Pedido
Reproduza, do texto sobre dano moral e competência territorial na Justiça do Trabalho, o trecho que começa em "Fazemos uma consideração" e vai até "sobre o tema.", incluindo essas palavras.

── Documento ──

Este trabalho tem a finalidade de abordar uma das inovações trazida pelo Código Civil, em seu artigo 186, que é a tipificação como ato ilícito daquele que pratica ofensa à moral de outrem, e os reflexos que isso tem no direito processual do trabalho, no tocante à competência territorial, para decidir pedido exclusivo de dano moral decorrente da relação de emprego.

Afirmamos que o artigo 186 do novo Código Civil, combinado com o parágrafo único do artigo 100 do CPC, leva à conclusão irretorquível de que a Justiça do Trabalho deve se pautar pela regra de competência estabelecida nesse diploma adjetivo civil, que dá opção de foro à vítima de ato ilícito, quando a ação estiver fundamento ressarcitório por dano moral.

Fazemos uma consideração acerca da jurisdição e competência, para depois chegarmos à conceituação desses institutos; em seguida, analisamos a competência material da Justiça do Trabalho, sem contudo, nos aprofundarmos sobre o tema.

Posteriormente, discorremos sobre o dano moral, buscando conceituar esse fenômeno e para tanto trazemos em nosso apoio lições de renomados juristas. Também falamos sobre as conseqüências jurídicas da ofensa à moral.

Nosso objetivo é enfrentar o problema da fixação da competência territorial trabalhista, para julgamento de ação indenizatória proveniente de ofensa à moral ocorrida durante o liame laboral, visando uma solução diversa da que vêm decidindo os tribunais do trabalho.


Competência Territorial. Justiça do Trabalho

Para chegar à definição de competência, é necessário apresentar um breve conceito de jurisdição. Esta palavra origina-se do latim juris, significando "direito", e dictio que é "dizer".

Segundo Tostes Malta, "o traço essencial da jurisdição consiste em o Estado, por via dessa atividade, dirimir conflitos de interesses. A jurisdição é a função da soberania mediante a qual o Estado dirime litígios, podendo a decisão ter força de coisa julgada" (Prática do Processo Trabalhista, 30ª ed., São Paulo: LTr, 2000, p.22/23)

Jurisdição é uma das funções do Estado, mediante a qual este substitui as partes em litígio, para, imparcialmente, solucionar o conflito, buscando a pacificação social.

───
── Trecho da fonte ──

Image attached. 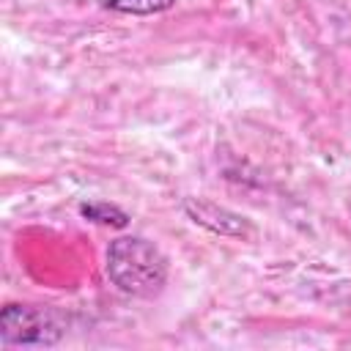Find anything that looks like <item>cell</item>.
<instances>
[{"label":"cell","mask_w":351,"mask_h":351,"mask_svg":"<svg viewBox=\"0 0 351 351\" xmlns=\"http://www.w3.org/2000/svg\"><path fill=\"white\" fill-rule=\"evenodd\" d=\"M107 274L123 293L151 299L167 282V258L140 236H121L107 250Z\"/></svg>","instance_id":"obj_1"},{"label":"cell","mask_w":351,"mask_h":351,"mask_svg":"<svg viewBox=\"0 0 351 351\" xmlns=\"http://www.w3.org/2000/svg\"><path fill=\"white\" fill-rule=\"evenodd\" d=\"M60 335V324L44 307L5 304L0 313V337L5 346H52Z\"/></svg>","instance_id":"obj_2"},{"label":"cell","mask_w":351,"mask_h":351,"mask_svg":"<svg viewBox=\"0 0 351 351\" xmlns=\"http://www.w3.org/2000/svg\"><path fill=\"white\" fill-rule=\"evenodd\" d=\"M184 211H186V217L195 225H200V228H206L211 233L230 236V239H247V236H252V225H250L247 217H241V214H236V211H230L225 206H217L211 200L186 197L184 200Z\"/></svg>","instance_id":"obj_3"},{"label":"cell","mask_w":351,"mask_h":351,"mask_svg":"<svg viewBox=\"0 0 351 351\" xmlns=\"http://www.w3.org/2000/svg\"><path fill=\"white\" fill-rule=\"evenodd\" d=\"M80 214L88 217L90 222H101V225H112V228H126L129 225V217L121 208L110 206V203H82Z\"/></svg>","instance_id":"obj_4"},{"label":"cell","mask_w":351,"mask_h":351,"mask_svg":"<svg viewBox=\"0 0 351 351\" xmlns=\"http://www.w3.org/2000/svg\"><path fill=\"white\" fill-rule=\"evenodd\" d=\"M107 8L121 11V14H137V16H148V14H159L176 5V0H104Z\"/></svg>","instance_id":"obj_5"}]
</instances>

───

Solução redigida
Fazemos uma consideração acerca da jurisdição e competência, para depois chegarmos à conceituação desses institutos; em seguida, analisamos a competência material da Justiça do Trabalho, sem contudo, nos aprofundarmos sobre o tema.